5-aza-2′-deoxycytidine treatment
HCC cell lines were treated with 1 μM 5-aza-2′-deoxycytidine (5-aza-dC) (Sigma-Aldrich, St Louis, MO, USA) to inhibit DNA methylation. Cells (1.5 × 106) were cultured for 6 days with medium changes on days 1, 3, and 5. On day 6, cells were harvested, RNA was extracted and RT-PCR was performed as described above.
Statistical analysis
Continuous variables are expressed as medians (range) and comparisons were made using the Mann-Whitney U test. Categorical variables were compared using χ2 tests or Fisher’s exact tests, where appropriate. Disease specific survival rates were analyzed by Kaplan–Meier and log-rank tests. All statistical analyses were performed using JMP software version 9.0.2 (SAS International Inc., Cary, NC, USA). The level of statistical significance was set at P < 0.05.
Results
Results of expression, SNP, and methylation-arrays
To identify novel tumor-related genes in HCC, we first searched for genes with decreased expression in HCC samples compared with corresponding normal tissue. According to the expression array results, DNM3 was strongly down-regulated in HCC tissue (log2 ratio −1.0, 2-fold decrease in expression; Table 1). Decreased expression of DNM3 mRNA was subsequently confirmed by semi-quantitative RT-PCR in tumor tissue from the same patient (Figure 1A).
Table 1
Expression array analysis of surgical samples from a 68-year-old female patient with HCC
Analysis of specimens from a 68-year-old female with HCC.
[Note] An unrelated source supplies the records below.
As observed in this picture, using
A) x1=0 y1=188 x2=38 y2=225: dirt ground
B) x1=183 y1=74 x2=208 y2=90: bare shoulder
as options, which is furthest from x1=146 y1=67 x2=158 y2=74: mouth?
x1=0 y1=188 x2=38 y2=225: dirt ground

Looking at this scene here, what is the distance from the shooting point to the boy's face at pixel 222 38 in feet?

Notes: (A) Semi-quantitative reverse transcription-polymerase chain reaction (RT-PCR) revealed down-regulation of DNM3 in tumor compared with corresponding normal tissue. (B) Copy number analysis of chromosome 1 using single nucleotide polymorphism arrays in HCC specimens revealed amplification of 1q24.3, containing the DNM3 locus, but no deletions. (C) Methylation specific PCR revealed DNM3 promoter hypermethylation in tumor samples only.
Abbreviations:
DNM3, dynamin 3; HCC, hepatocellular carcinoma; M, methylated; Ma, marker; N, normal; PCR, polymerase chain reaction; U, unmethylated; T, tumor.
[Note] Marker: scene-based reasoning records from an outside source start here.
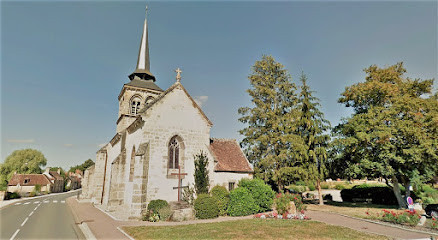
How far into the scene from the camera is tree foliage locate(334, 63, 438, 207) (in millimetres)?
16797

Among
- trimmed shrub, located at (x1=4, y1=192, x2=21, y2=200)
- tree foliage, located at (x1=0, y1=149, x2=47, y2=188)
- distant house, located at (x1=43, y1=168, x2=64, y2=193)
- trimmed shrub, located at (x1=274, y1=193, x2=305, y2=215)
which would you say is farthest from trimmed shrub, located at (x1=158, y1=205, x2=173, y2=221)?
tree foliage, located at (x1=0, y1=149, x2=47, y2=188)

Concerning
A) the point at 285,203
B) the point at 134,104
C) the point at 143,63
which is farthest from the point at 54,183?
the point at 285,203

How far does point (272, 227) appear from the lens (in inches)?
460

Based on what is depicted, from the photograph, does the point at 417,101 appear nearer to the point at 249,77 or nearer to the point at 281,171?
the point at 281,171

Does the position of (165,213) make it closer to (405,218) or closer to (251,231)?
(251,231)

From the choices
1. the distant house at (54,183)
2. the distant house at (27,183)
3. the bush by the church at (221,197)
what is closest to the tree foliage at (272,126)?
the bush by the church at (221,197)

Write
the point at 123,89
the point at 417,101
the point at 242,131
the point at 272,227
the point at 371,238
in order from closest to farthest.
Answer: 1. the point at 371,238
2. the point at 272,227
3. the point at 417,101
4. the point at 123,89
5. the point at 242,131

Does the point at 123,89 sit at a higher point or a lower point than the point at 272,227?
higher

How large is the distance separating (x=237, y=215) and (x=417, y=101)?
56.1 feet

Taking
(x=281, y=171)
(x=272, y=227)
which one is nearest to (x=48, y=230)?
(x=272, y=227)

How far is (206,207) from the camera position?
48.8 ft

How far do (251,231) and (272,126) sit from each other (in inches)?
579

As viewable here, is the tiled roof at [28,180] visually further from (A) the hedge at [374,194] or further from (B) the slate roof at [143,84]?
(A) the hedge at [374,194]

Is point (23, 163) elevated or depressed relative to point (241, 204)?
elevated
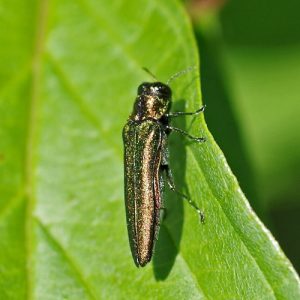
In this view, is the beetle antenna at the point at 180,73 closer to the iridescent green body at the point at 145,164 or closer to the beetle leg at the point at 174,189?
the iridescent green body at the point at 145,164


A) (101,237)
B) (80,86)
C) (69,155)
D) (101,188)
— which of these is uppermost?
(80,86)

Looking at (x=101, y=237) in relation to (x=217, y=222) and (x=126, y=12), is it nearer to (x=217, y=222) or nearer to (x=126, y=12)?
(x=217, y=222)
SNP array analysis of DNA from the same patient revealed deletions in chromosomes 3q, 8p, 11q, 12p, 12q, 16p, 17p, 19p, and X, and chromosomal gains in 1q, 3q, 11q, 12p, and 12q. Although we observed amplifications affecting chromosome 1, which contain the DNM3 gene, no deletions were observed (Figure 1B). A detailed analysis of the SNP array at the DNM3 gene locus (1q24.3) identified 61 SNPs. Of these 61 SNPs, three exhibited a heterozygous AB allele in both the non-cancerous and cancerous samples (Table 2). These results suggest that the DNM3 gene locus retained biallelically, and the expression of DNM3 was diminished without chromosomal deletion.
Table 2
Results of SNP signals at the DNM3 gene locus
Probe Set ID
Chromosome
Physical position
Normal call
Confidence
Tumor call
Confidence
SNP A-4301010
1
171831910
AB
0.056641
AB
0.008301
SNP A-2062980
1
171880994
AB
0.007813
AB
0.039063
SNP A-4198760
1
172062792
AB
0.007813
AB
0.007813
Abbreviations:
DNM3, dynamin 3; SNP, single nucleotide polymorphism; ID, identification.
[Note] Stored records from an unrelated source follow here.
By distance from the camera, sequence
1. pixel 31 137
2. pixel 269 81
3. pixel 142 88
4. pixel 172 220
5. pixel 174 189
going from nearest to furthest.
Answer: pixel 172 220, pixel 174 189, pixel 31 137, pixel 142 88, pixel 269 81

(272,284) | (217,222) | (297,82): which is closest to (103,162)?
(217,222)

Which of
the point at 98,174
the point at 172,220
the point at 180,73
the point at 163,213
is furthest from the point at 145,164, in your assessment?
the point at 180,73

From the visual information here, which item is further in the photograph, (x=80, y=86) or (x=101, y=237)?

We subsequently performed methylation array analysis using DNA from the same 68-year-old female HCCpatient. The continuous β-values were 0.879 for tumor tissue versus 0.213 for normal tissue, indicating high methylation in the HCC sample (Table 3). Using MSP, we confirmed hypermethylation of the DNM3 promoter in tumor tissue obtained from the same HCCpatient (Figure 1C). The DNM3 gene was particularly notable, since expression in cancer tissue was decreased despite amplification of the copy number of chromosome 1 containing this gene. Taken together, these results suggest that decreased expression of DNM3 in the absence of loss of heterozygosity (LOH) may be due to promoter hypermethylation.
Table 3
Methylation array analysis of surgical samples from a 68-year-old female patient with HCC
Effect of inhibiting methylation on DNM3 expression in HCC cell lines
To confirm that silencing of DNM3 expression was due to promoter hypermethylation, we analyzed DNM3 mRNA expression in nine HCC cell lines before and after treatment with 5-aza-dC. Expression of DNM3 was clearly reactivated following 5-aza-dC treatment in three cell lines, Hep3B, HLE, and HuH2, as shown by semi-quantitative RT-PCR (Figure 2A).
Figure 2
(A) Semi-quantitative RT-PCR revealed reactivation of DNM3 expression in three (Hep3B, HLE, and HuH2) of nine HCC cell lines. (B) MSP revealed complete methylation of DNM3 in HuH2, partial methylation in HepG2, Hep3B, HLE, HLF, HuH1, HuH7, and SK-Hep1 and no methylation in PLC/PRF/5 cells.
Abbreviations: HCC, hepatocellular carcinoma; DNM3, dynamin 3; Ma, marker; 5-aza-dC, 5-aza-2′-deoxycytidine; M, methylated; U, unmethylated; MSP, methylation specific PCR. PCR, polymerase chain reaction; RT-PCR, reverse transcription-polymerase chain reaction.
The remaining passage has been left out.